Equality aside, there is a demographic and economic argument for developed nations to make service life more attractive to women and hire larger numbers. Populations are ageing, shrinking the pool of young men military recruiters have traditionally depended on to accept modest military wages.

Women make up only 17 per cent of US armed services and 11 per cent in the UK, according to Nato figures. The US Army recently admitted it had missed its fiscal year recruiting goal by 25 per cent, equivalent to 15,000 soldiers. Leaked documents last year pointed to a similar undershoot in the UK.

Lex charts showing share of female military personnel on active duty by selected countries and the inflow of women into the UK armed forces, by military branch

The exemplary records of some female service personnel, such as US Army combat hero Sergeant Leigh Ann Hester, have weakened arguments against women soldiers based on traditional gender stereotypes. But a chicken and egg problem remains: when one group is thinly represented, the prevailing culture will not change.

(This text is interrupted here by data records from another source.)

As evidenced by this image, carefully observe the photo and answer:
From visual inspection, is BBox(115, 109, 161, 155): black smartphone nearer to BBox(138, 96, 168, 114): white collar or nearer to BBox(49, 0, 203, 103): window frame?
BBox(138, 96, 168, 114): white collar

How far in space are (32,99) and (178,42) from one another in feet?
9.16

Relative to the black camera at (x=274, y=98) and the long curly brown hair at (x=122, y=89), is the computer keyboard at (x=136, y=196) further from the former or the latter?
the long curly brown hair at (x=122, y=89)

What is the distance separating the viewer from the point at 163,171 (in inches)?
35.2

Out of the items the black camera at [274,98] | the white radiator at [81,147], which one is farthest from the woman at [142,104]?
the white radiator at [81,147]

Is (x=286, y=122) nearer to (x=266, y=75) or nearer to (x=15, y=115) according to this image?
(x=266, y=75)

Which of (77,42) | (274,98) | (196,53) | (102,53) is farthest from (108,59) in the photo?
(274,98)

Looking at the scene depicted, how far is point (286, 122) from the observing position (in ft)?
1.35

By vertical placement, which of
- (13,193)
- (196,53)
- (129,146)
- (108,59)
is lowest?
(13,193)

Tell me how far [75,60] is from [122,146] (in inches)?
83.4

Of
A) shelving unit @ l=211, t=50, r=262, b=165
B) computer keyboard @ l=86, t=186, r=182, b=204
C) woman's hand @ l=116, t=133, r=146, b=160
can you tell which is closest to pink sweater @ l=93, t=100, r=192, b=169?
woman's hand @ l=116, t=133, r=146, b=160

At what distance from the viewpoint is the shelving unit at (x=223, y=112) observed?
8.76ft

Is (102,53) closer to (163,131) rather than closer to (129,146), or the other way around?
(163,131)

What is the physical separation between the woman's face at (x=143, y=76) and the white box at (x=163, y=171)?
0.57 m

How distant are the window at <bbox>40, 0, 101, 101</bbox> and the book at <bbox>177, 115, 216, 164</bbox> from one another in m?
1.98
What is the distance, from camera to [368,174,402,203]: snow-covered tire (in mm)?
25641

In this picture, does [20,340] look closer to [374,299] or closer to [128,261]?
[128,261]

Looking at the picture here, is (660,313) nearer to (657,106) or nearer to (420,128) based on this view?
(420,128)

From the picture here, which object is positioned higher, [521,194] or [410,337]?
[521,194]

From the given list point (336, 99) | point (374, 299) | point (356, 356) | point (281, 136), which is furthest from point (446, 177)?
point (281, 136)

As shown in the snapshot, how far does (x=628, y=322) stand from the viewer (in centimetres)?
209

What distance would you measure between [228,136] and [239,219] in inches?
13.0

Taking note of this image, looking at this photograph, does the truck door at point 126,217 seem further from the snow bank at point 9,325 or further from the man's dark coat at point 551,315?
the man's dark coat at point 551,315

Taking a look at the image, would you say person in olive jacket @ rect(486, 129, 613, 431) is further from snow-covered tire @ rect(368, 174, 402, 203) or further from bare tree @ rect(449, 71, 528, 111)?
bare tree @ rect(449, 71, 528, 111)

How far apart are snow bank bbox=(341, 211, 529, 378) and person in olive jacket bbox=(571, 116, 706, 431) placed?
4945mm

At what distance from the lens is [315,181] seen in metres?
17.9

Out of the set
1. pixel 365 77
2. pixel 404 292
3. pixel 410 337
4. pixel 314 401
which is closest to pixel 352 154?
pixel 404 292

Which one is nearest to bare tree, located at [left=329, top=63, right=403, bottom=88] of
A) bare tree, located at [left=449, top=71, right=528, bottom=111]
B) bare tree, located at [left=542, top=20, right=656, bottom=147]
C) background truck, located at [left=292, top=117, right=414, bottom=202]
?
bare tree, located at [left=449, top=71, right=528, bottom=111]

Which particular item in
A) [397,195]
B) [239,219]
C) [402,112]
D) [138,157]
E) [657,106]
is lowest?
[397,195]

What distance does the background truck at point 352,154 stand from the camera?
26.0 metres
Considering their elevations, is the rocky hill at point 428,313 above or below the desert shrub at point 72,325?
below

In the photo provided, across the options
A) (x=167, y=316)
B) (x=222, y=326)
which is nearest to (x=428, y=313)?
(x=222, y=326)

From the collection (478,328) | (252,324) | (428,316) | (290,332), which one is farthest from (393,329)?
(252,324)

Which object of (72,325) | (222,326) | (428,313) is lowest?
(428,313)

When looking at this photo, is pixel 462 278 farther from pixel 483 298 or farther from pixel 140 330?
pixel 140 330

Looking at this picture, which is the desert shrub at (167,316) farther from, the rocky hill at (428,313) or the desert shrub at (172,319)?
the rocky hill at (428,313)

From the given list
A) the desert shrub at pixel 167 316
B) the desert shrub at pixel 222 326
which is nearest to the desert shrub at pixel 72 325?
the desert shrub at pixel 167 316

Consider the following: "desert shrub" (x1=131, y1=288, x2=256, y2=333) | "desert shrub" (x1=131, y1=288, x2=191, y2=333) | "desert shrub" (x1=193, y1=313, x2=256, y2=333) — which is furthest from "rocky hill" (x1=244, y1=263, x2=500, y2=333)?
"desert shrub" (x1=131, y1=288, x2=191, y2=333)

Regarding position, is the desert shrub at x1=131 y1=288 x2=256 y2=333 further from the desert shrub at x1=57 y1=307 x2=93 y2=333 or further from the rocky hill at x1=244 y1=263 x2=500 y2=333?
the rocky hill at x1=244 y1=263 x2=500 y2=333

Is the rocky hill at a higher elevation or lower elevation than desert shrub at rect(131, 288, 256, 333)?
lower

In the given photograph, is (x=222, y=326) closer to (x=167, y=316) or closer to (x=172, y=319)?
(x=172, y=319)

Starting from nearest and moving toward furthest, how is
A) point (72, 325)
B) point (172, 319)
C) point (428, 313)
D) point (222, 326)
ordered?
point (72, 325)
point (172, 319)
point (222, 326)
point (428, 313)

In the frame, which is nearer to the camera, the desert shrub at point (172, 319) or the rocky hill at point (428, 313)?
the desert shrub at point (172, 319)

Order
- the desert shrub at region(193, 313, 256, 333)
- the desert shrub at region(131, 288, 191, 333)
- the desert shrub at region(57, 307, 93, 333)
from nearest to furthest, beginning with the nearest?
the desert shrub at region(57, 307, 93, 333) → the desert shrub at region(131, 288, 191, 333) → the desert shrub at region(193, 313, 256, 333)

A Nato study on the integration of women into the armed forces found they are trained like men, evaluated on the same basis, pressured to become “one of the guys” and picked on. British women soldiers have complained of bullying and body armour that does not fit.

There is also a pay gap, albeit much smaller in the UK armed forces than in the broader workforce. The median is 2.3 per cent. The US Army claims it has no pay gap because male and female ranks are equally remunerated. This ignores a higher promotion rate for men.

There is a good ethical and pragmatic case for female participation in the military. Equal opportunities should not end at the barracks gate. Armed services should reflect the values of the society they represent. All-male occupying forces have a deservedly dreadful reputation. The presence of female personnel can provide modest reassurance to anxious locals.

The task of military recruiters is already hard enough. Challenges include recessionary pressure on defence budgets, a trend for more young people to attend university and declining public fitness levels. Armies, like companies, need access to all the talent they can muster. That means employing more women.